The Watcher Cat

The Watcher Cat

Wednesday, October 11, 2017

The Sleeping People and the Hedgehog

In T.H. White's long unpublished last Arthurian novel, The Book of Merlyn, the elderly Arthur, on the night before his final battle, accompanied only by his old friend from childhood, the Hedgehog (or Tiggy, or hedge-pig), climbs a hill. Arthur, betrayed by his people, his wife, his friends, and his son, climbs a hill, and muses:
England was at the old man's feet, like a sleeping man-child. When it was awake it would stump about, grabbing things and breaking them, pulling the cat's tail, nourishing its ego with amoral and reckless mastery. But in sleep its masculine force was abdicated. The man-child sprawled undefended now, vulnerable, a baby trusting the world to let it sleep in peace.

All the beauty of his humans came upon him, instead of their horribleness. He saw the vast army of martyrs who were his witnesses: young men who had gone out even in the first joy of marriage, to be killed on dirty battlefields like Bedegraine for other men's beliefs: but who had gone out voluntarily: but who had gone out because they thought it was right: but who had gone although they hated it. They had been ignorant young men, perhaps, and the things which they had died for had been useless. But their ignorance had been innocent. They had done something horribly difficult in their ignorant innocence, which was not for themselves.

He saw suddenly all the people who had accepted sacrifice: learned men who had starved for truth, poets who had refused to compound in order to achieve success, parents who had swallowed their own love in order to let their children live, doctors and holy men who had died to help, millions of crusaders, generally stupid, who had been butchered for their stupidity—but who had meant well

. . . .

They might be stupid, ferocious, unpolitical, almost hopeless. But here and there, oh so seldom, oh so rare, oh so glorious, there were those who would face the rack, the executioner, and even utter extinction, in the cause of something greater than themselves. Truth, that strange thing, that jest of Pilate’s.
And, as the King's thoughts darken again, the hedgehog offers him the comfort he once offered the old man when he was a boy known as Wart:
The hedgehog asked, “Dost tha mind as how us used to sing for un?”
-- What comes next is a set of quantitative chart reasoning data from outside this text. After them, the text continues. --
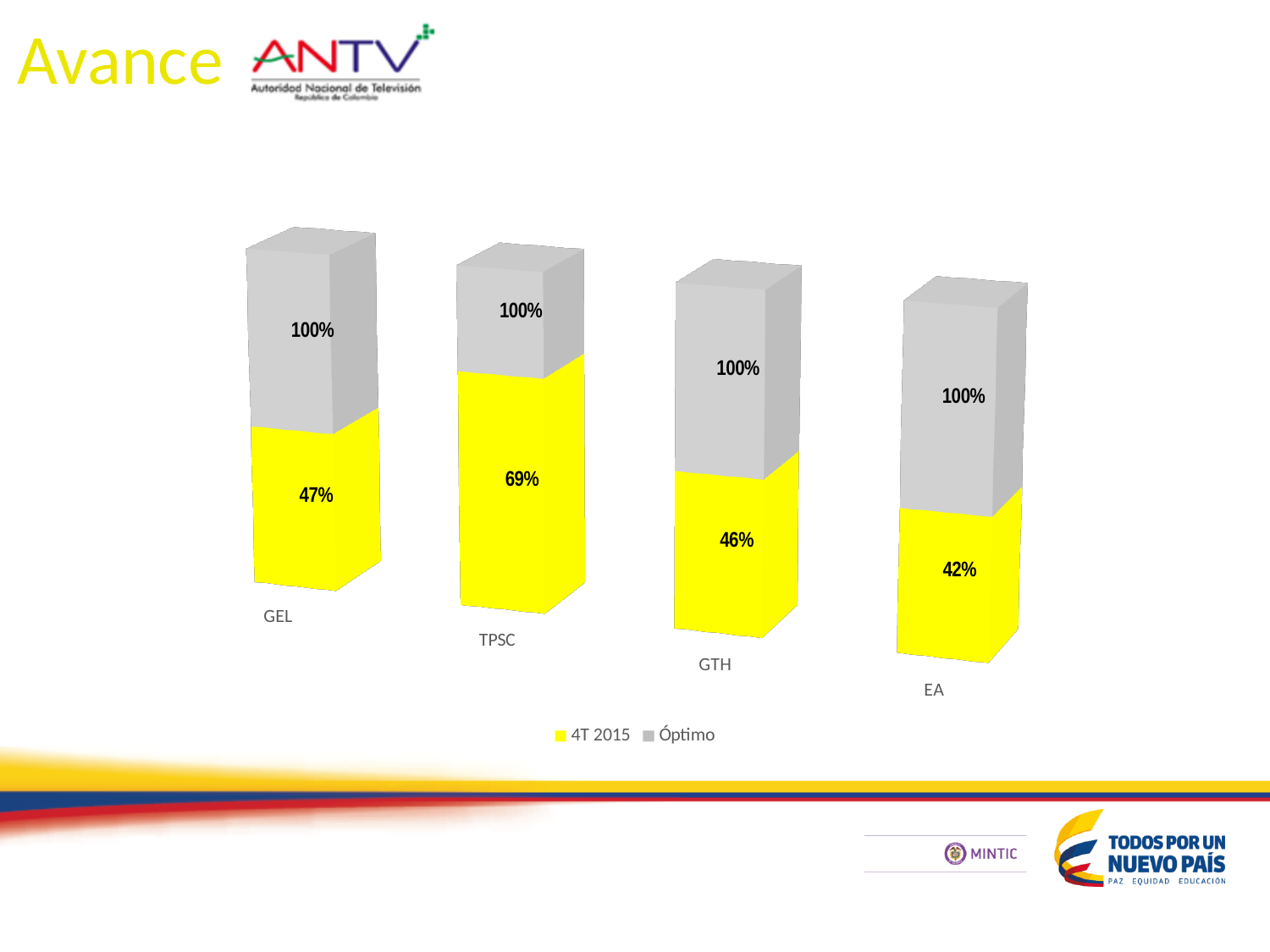
What is the 4T 2015 value for EA? 42% What is the 4T 2015 value for GTH? 46% What is the 4T 2015 value for GEL? 47% Which category has the lowest 4T 2015 value? EA Which has a larger 4T 2015 value, GEL or GTH? GEL What is the Óptimo value for GTH? 100% What is the difference between the 4T 2015 values for TPSC and EA? 27% What kind of chart is shown on the slide? Stacked bar chart How many series does the legend list? 2 What is the 4T 2015 value for TPSC? 69% Which category has the highest 4T 2015 value? TPSC How many categories are shown on the x axis? 4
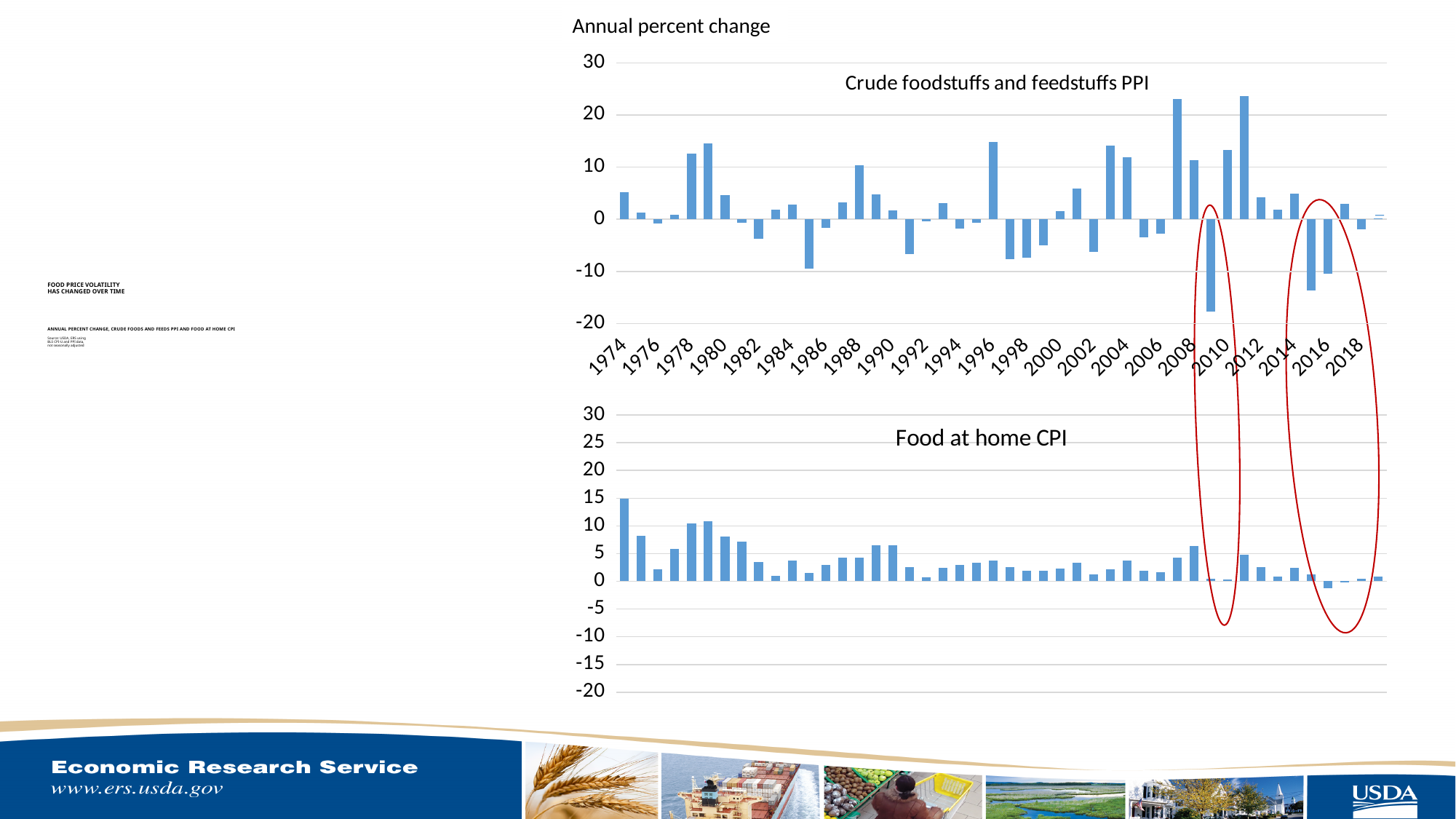
In the Food at home CPI chart, which year has the lowest value? 2016 What type of chart is the Crude foodstuffs and feedstuffs PPI chart? Bar chart In the Food at home CPI chart, do the values rise or fall from 1980 to 1982? Fall In the Food at home CPI chart, is the value for 2016 greater or less than 0? less In the Crude foodstuffs and feedstuffs PPI chart, is the lowest value greater or less than -15? less What is the axis title shown above the charts? Annual percent change In the Food at home CPI chart, is the value for 1974 greater or less than 10? greater In the Food at home CPI chart, which year has the highest value? 1974 In the Crude foodstuffs and feedstuffs PPI chart, which is larger, the value for 2010 or the value for 2012? 2010 In the Food at home CPI chart, which is larger, the value for 1974 or the value for 1976? 1974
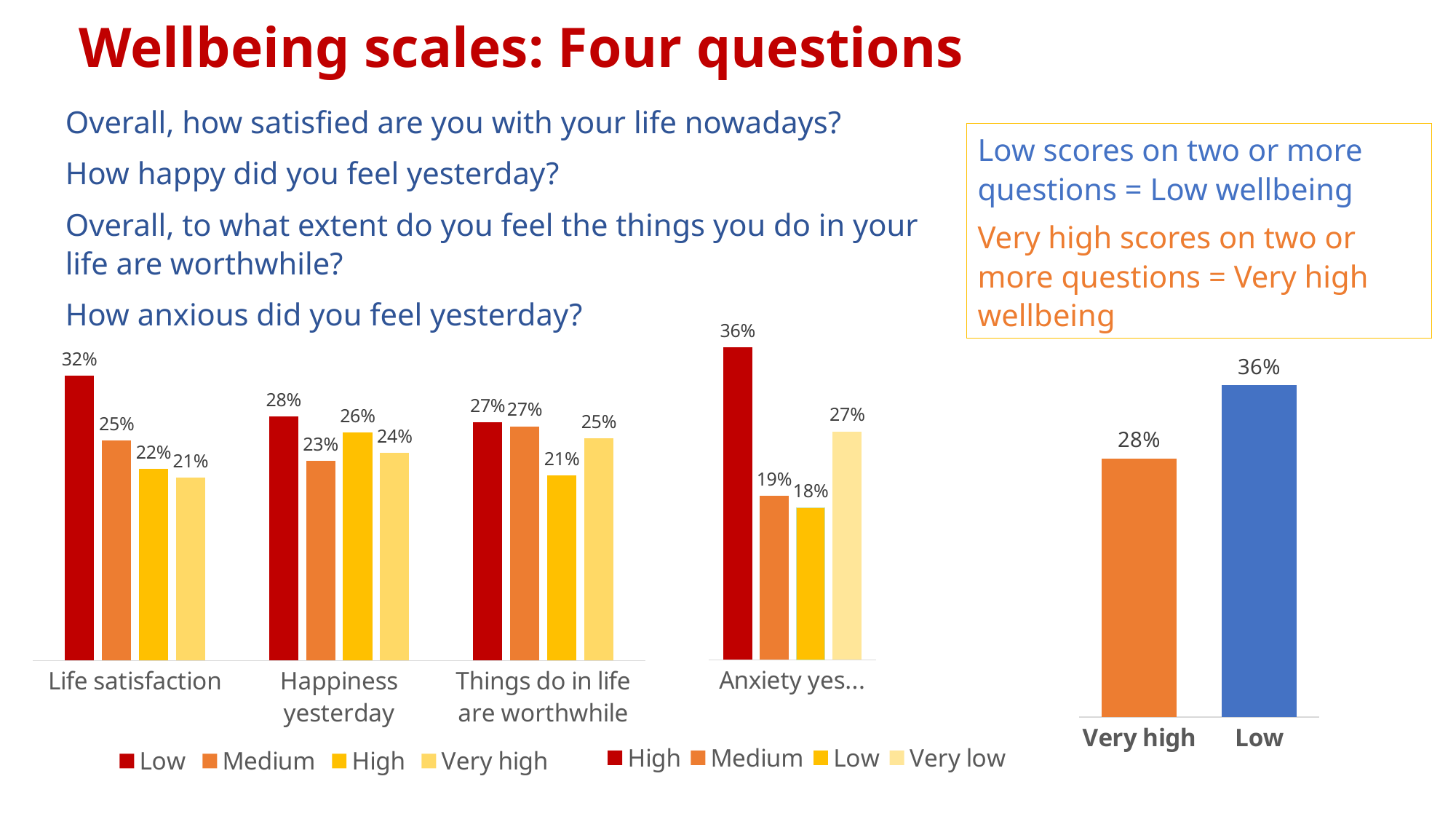
In the middle chart (Anxiety yesterday), which series has the lowest value? Low In the left chart, what is the value for High in the Happiness yesterday category? 26% What kind of chart is the right chart with the Very high and Low bars? bar chart In the middle chart (Anxiety yesterday), what is the value for High? 36% In the left chart, what is the value for Low in the Life satisfaction category? 32% In the left chart, what is the value for Very high in the Things do in life are worthwhile category? 25% In the left chart, what is the difference between the Low and Very high values for Life satisfaction? 11% In the right chart, what is the value for Low? 36% In the left chart, how many categories are shown on the x axis? 3 In the left chart, which series has the highest value in the Life satisfaction category? Low In the left chart, how many series does the legend list? 4 In the middle chart (Anxiety yesterday), is the value for Medium larger or smaller than the value for Very low? smaller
“I minds un well,” said Arthur. “’Twas ‘Rustic Bridge’, and ‘Genevieve' and ...and..."

"‘Home Sweet Home’.”

The king quite suddenly bowed his head.


“Majesty,” the hedgehog mentioned shyly, “us gotter fresh un."

There was no reply.

"When us knowed tha was acoming us larned a fresh 'un. 'Twas for thy welcome, like. Us learned it off that there Mearn.”

"Sing it," gasped the old man. He had stretched his bones upon the heather, because it was all too much.

And there, upon the height of England, in a good pronunciation because he had learned it carefully from Merlyn, to Parry's music from the future, with his sword of twigs in on grey hand and a chariot of mouldy leaves, the hedgehog stood to build Jerusalem, and meant it.

Bring me my Bow of burning gold;
Bring me my Arrows of desire:
Bring me my Spear: O clouds unfold!
Bring me my Chariot of fire!

I will not cease from Mental Fight,
Nor shall my Sword sleep in my hand:
Till we have built Jerusalem,
In Englands green and pleasant Land.
White wrote these words in the early days of World War II, as he prepared to, as he put it, "lay down his books to fight for his kind," meaning all those who strove, "in their own small way, to still the ancient brutal dream of Atilla the Hun."